Integration into the information system
Integration of users and user groups with the corporate directory.
Isolation of the platform in the network and centralize access through a single entry point.
Provision of a graphical interface for the configuration and monitoring of services, the management of data access controls and the governance of the platform.
Monitoring and alerts
Exposing metrics and alerts that monitor and ensure the health and performance of the various services and applications.
This area covers the acquisition of new resources as well as the maintenance requirements.
Selection between a cloud or an on-premise infrastructure, taking into account that cloud offers flexible and scalable storage and processing of large datasets with cost efficiencies, while on-premise deployment provides greater control, security and compliance over data but requires significant upfront investment and ongoing maintenance costs.
Dissociation between resources dedicated to storage and processing and, in some circumstances, collocation of processing and data.
Provision of a storage infrastructure in line with the volumes expressed.
Provision of a computing infrastructure capable of evolving with future usages brought by projects and users in the fields of data engineering, data analysis and data science.
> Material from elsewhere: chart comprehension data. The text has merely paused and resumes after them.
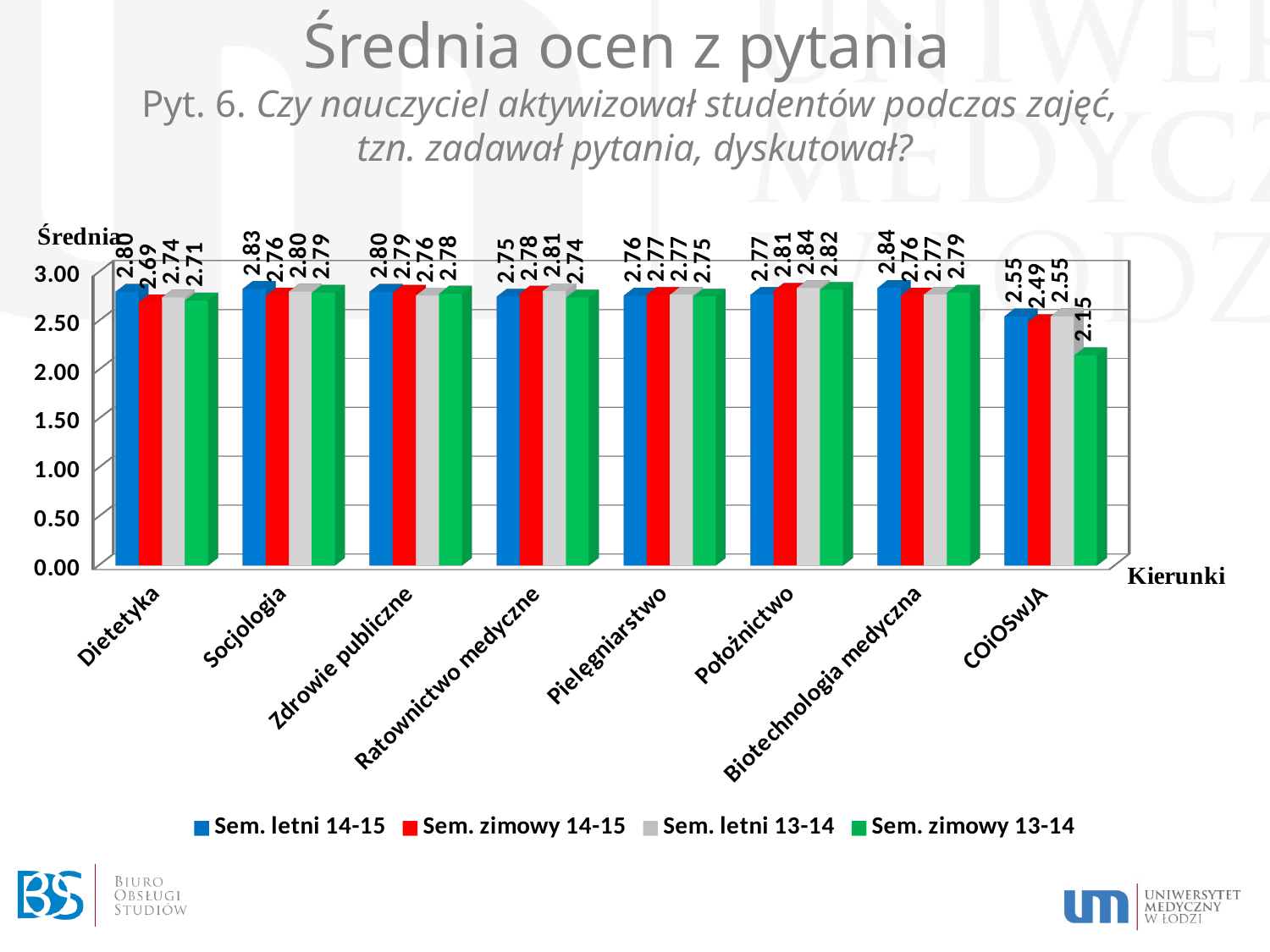
Which is larger for Dietetyka: the Sem. letni 14-15 value or the Sem. zimowy 14-15 value? Sem. letni 14-15 Which category has the highest value in the Sem. letni 14-15 series? Biotechnologia medyczna What kind of chart is shown on the slide? bar chart How many categories (kierunki) are shown on the x axis? 8 How many series does the legend list? 4 What is the value for Położnictwo in the Sem. letni 13-14 series? 2.84 What is the value for Ratownictwo medyczne in the Sem. zimowy 14-15 series? 2.78 What is the value for Dietetyka in the Sem. letni 14-15 series? 2.80 What is the difference between the Sem. letni 14-15 value and the Sem. zimowy 13-14 value for COiOSwJA? 0.40 Which category has the lowest value in the Sem. zimowy 13-14 series? COiOSwJA What is the value for COiOSwJA in the Sem. zimowy 13-14 series? 2.15 Is the Sem. zimowy 13-14 value for COiOSwJA greater or less than 2.50? less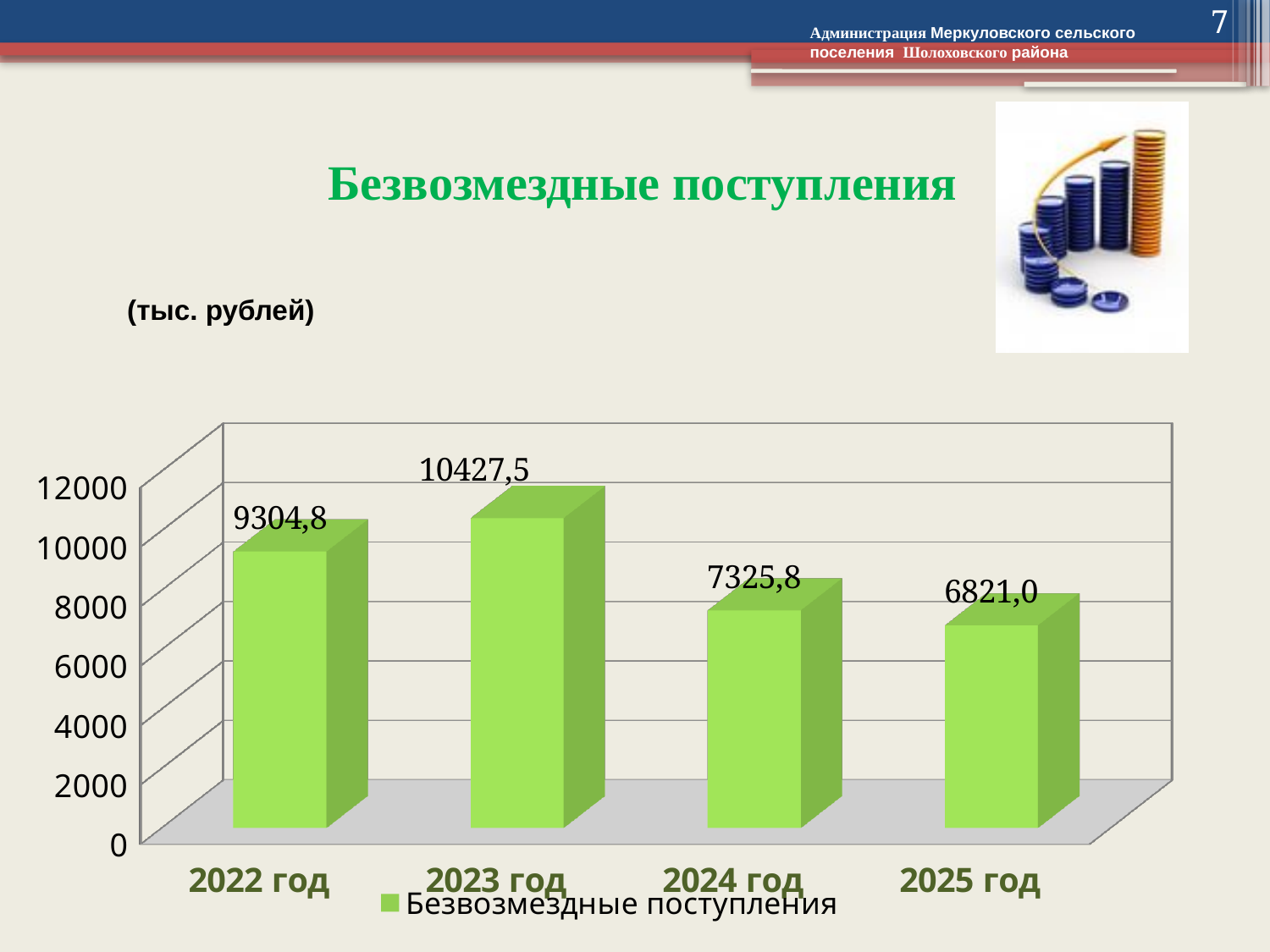
What is the difference between the values for 2023 год and 2022 год? 1122,7 What is the value for 2023 год? 10427,5 How many years are shown on the chart? 4 Which year has the highest value? 2023 год What is the value for 2022 год? 9304,8 What is the value for 2025 год? 6821,0 What is the value for 2024 год? 7325,8 Which year has the lowest value? 2025 год Do the values rise or fall from 2023 год to 2025 год? Fall Which is larger, the value for 2022 год or the value for 2024 год? 2022 год What is the difference between the values for 2024 год and 2025 год? 504,8 What kind of chart is shown on the slide? Bar chart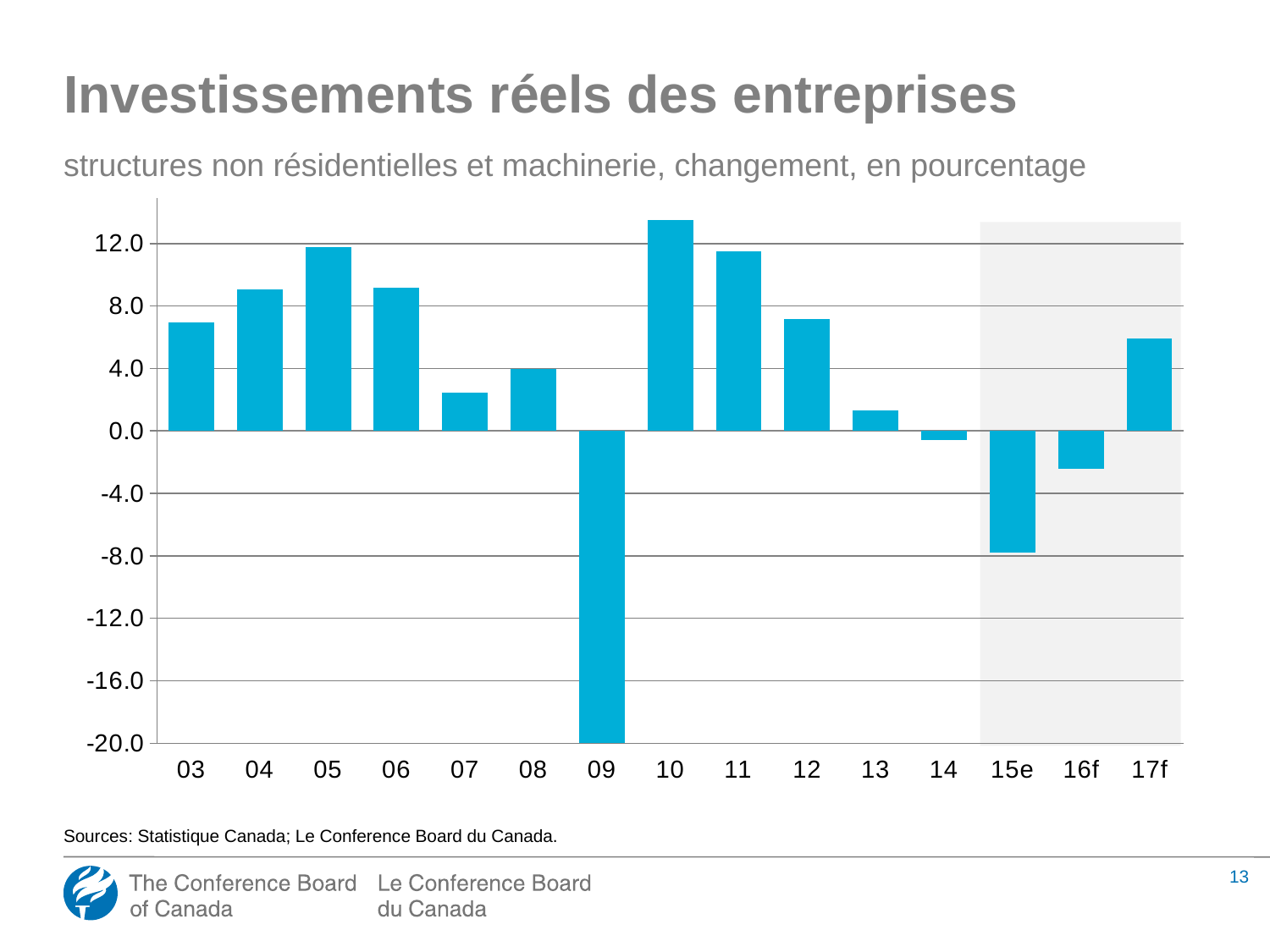
Which year has the lowest value? 09 Do the values rise or fall from 10 to 14? fall Is the value for 17f greater or less than 4.0? greater Is the value for 07 greater or less than 4.0? less What is the title of the chart? Investissements réels des entreprises Is the value for 09 greater or less than -12.0? less Which year has the highest value? 10 Which is larger, the value for 04 or the value for 13? 04 What kind of chart is shown on the slide? bar chart How many years (categories) are shown on the x axis? 15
The ability to store and manage data cost-effectively, with consideration of the cost of storage and the cost of managing and operating the storage solution.
Cost management and total cost of ownership (TCP)
Control and calculation of the total cost of the solution taking into account all the factors and specificities of the platform such as infrastructure, staff, acquisition of licenses, deadlines, use, team turnover, technical debt, …
Support for platform users with the aim of ensuring the acquisition of new skills for the teams, the validation of the architecture choices, the deployment of patches and features, and the proper use of the available resources.
Overall, a big data platform must be able to handle the diverse and evolving needs of the organization, while ensuring that the solution is highly flexible, resilient, and performant, that data is secure, compliant, and of high quality, that insights and findings are communicated effectively accross the various stakeholders, and that it remains cost-effective to operate over time.